→ **Text for analysis**:

----

Hey fags, I have potentially uncovered a relationship between the ancient Phoenician alphabet and the arch-of-type in the stars.
I came across an old quote of from Sanchoniathon a Phoenician from long before who said that even longer ago when Taautus the Egyptian invented the alphabet, he used the constellations as the basis for his consonants and the planets as the basis for the vowels, and moreover, that if you lined up the vowels with the sky as they are in their alphabetical order, you would find only one date when all the planets/vowels are lined up in the zodiacal houses/consonant order that the alphabet suggests. That date is claimed to be 3447 BC when Taautus the Egyptian invented writing.
A puplicly available paper by Brian R. Pellar states a connection can be drawn between the shapes of the letters of the 24-letter Chinese Zodiac and the 22-letter Phoenician Alphabet.
I realized that if I untied the alphabet and laid it out flat in the circular order of the zodiac on the ecliptic, then I would have what I call an "alphazodiac" or an alphabet in star order instead of sun order. Then I could line up the letters with the arch-of-type in the sky and see if I could hear Taurus in the words using Taurus' letters, and Gemini in the words using Gemini's letters.
So that is what I did.

----

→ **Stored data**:
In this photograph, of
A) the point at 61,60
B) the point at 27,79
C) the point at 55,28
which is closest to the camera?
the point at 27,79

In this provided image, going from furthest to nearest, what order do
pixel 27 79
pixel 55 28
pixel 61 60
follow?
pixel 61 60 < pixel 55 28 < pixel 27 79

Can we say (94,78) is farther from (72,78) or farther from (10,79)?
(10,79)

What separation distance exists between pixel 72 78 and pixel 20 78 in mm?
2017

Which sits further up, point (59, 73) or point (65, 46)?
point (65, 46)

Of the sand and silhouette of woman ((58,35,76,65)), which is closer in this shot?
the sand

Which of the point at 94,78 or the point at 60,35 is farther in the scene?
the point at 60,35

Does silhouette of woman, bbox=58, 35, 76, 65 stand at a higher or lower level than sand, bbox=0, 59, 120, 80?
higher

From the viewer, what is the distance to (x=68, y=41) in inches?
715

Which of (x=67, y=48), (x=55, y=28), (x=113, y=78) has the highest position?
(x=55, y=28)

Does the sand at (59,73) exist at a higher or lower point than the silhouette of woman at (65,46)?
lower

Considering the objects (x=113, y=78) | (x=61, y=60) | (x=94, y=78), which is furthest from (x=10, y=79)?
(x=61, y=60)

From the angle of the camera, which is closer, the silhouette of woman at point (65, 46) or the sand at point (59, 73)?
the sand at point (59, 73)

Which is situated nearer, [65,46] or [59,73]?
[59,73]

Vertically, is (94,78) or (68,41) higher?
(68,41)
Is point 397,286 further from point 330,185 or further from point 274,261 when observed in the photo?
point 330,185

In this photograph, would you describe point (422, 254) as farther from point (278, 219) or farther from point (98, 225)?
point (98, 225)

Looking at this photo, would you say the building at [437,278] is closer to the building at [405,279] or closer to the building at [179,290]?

----

Can you reproduce, word for word, the part of the post on the Phoenician alphabet and the stars that opens with the words containing "I came across" and closes with "22-letter Phoenician Alphabet."?

→ **Exercise response**:
I came across an old quote of from Sanchoniathon a Phoenician from long before who said that even longer ago when Taautus the Egyptian invented the alphabet, he used the constellations as the basis for his consonants and the planets as the basis for the vowels, and moreover, that if you lined up the vowels with the sky as they are in their alphabetical order, you would find only one date when all the planets/vowels are lined up in the zodiacal houses/consonant order that the alphabet suggests. That date is claimed to be 3447 BC when Taautus the Egyptian invented writing.
A puplicly available paper by Brian R. Pellar states a connection can be drawn between the shapes of the letters of the 24-letter Chinese Zodiac and the 22-letter Phoenician Alphabet.